MÍSTICA E COMPROMISSO SOCIAL

 

Mística e compromisso social

Pe. Nelito Dornelas

            

Nestes dias em que celebramos a IV Jornada Mundial dos pobres convocada pelo Papa Francisco, com o Tema: “Estende a tua mão ao pobre” (Eclo 7,32) pus-me a refletir sobre alguns poemas de Rabindranath Tagore.

Como místico e militante ele considerava que todas as pessoas partilhavam, no fundo de si mesmas, algo em comum. Acolhia a todos como irmãos e irmãs, “como um hóspede pronto a ser convidado: Não devemos perguntar de que país vem; devemos apenas acolhê-lo e oferecer-lhe o que tivermos de melhor”. Ele fazia tudo isso a partir de sua fé.

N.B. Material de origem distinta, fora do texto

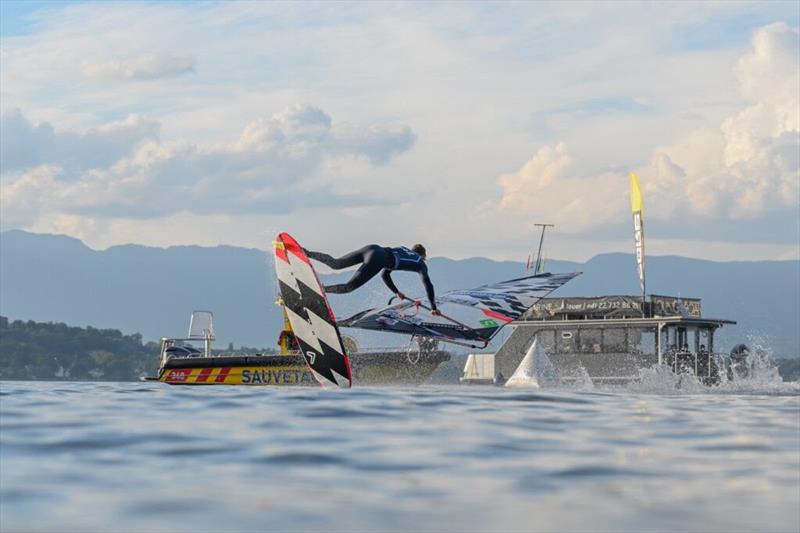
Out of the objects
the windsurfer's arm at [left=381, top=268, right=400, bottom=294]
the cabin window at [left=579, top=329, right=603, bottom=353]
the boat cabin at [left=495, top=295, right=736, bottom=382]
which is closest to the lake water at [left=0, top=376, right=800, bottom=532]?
the windsurfer's arm at [left=381, top=268, right=400, bottom=294]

Deus, impossível de definir-se, tal como afirma Sao Gregório Nazianzeno: “Que espírito pode contemplar-te, se nenhum espírito te apreende? Que voz pode cantar-te, se nenhuma palavra te exprime?” 

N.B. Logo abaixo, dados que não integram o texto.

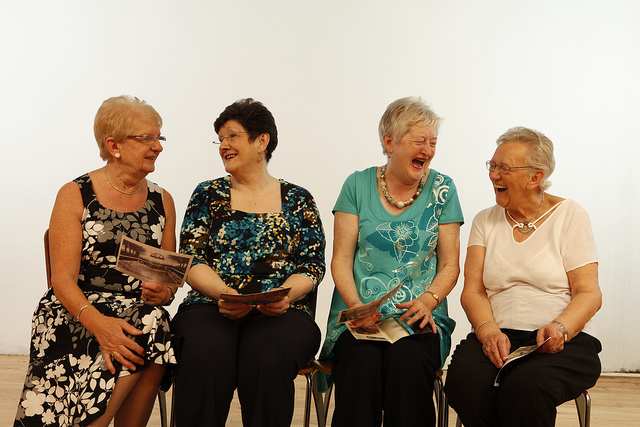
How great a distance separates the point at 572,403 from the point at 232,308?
2.47 m

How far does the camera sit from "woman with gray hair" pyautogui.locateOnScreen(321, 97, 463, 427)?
7.88 ft

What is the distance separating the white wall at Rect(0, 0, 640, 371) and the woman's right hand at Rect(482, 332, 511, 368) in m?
2.23

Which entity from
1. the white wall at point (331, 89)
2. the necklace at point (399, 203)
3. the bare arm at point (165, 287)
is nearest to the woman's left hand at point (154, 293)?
the bare arm at point (165, 287)

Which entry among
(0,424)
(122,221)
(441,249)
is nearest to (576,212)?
(441,249)

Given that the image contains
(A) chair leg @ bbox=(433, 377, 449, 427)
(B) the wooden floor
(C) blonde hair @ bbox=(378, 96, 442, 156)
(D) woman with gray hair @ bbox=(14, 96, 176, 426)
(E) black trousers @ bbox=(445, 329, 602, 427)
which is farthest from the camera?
(B) the wooden floor

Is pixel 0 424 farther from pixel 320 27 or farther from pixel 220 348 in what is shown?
pixel 320 27

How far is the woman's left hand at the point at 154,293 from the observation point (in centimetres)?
225

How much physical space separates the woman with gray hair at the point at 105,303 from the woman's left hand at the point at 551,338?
1305mm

Surge, nos inúmeros poemas de Tagore, uma verdadeira oração dirigida a Alguém impenetrável, mas presente, um Tu, a quem nunca alcançamos, mas que nos interpela, no seio de uma natureza viva, fonte de onde jorra o mistério, o sagrado, convidando-nos a tocá-lo ali.

Numa oração O Jardineiro, que recorda passagens do Cântico dos Cânticos ou o Cântico Espiritual de S. João da Cruz, ele afirma:

“Quando, de noite, vou sozinha à entrevista do amor, soam as argolas dos meus pés e sinto tanta vergonha. Os pássaros não cantam, não se agita o vento, de um e outro lado da rua, as casas ficam silenciosas. Soam as argolas dos meus pés, enquanto caminho. E sinto tanta vergonha. Quando sentada na varanda contendo a respiração, espero os seus passos. As folhas ficam mudas das árvores a água quieta no rio. E o meu louco coração palpita. Não sei como fazê-lo calar! Quando o meu amor chega e se senta ao meu lado, o vento apaga a minha lâmpada, as nuvens cobrem as estrelas. A joia do meu peito brilha. E não sei como apagá-la!” 

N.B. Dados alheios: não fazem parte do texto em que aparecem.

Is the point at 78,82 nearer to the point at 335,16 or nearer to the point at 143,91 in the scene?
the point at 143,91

“Corre pela sombra dos bosques enlouquecida pelo próprio perfume assim corro eu, enlouquecido. Perdi o caminho e erro ao acaso. Quero o que não tenho e tenho o que não quero”.

 “Meu Deus é esta a minha oração: Fere, fere a raiz da miséria no meu coração. Dá-me força para levar facilmente as minhas alegrias e os meus pesares. Dá-me força para que o meu amor produza frutos úteis. Dá-me força para nunca renegar do pobre ou dobrar o joelho ao poder insolente. Dá-me força para levantar o meu pensamento sobre a mesquinhez quotidiana. Dá-me força, por fim, para, apaixonado, render a minha força à tua vontade”.

 “Quero inclinar-me diante de ti, mas a minha adoração nunca chega ao abismo onde teus pés descansam. Meu coração não sabe encontrar o teu caminho entre os mais pobres, humildes e perdidos, com a roupa dos miseráveis, que teus pés descansam. Teus pés caminham com os mais pobres, humildes e perdidos”. 

 “Irmão, nada é eterno, nada sobrevive. Recorda isto, e alegra-te. A nossa vida não é só a carga dos anos. A nossa vereda não é só o caminho interminável. Nenhum poeta tem o dever de cantar a antiga canção. A flor murcha e morre; mas aquele que a leva não deve chorá-la sempre. Irmão, recorda isto, e alegra-te. Chegará um silêncio absoluto, e, então, a música será perfeita. A vida inclinar-se-á ao poente para afogar-se em sombras douradas. O amor há de ser chamado do seu jogo para beber o sofrimento e subir ao céu das lágrimas. Irmão, recorda isto, e alegra-te.”

Que esses pensamentos nos ajude a estender nossas mãos aos pobres, sabendo que a sua carne é a própria carne do nosso Deus.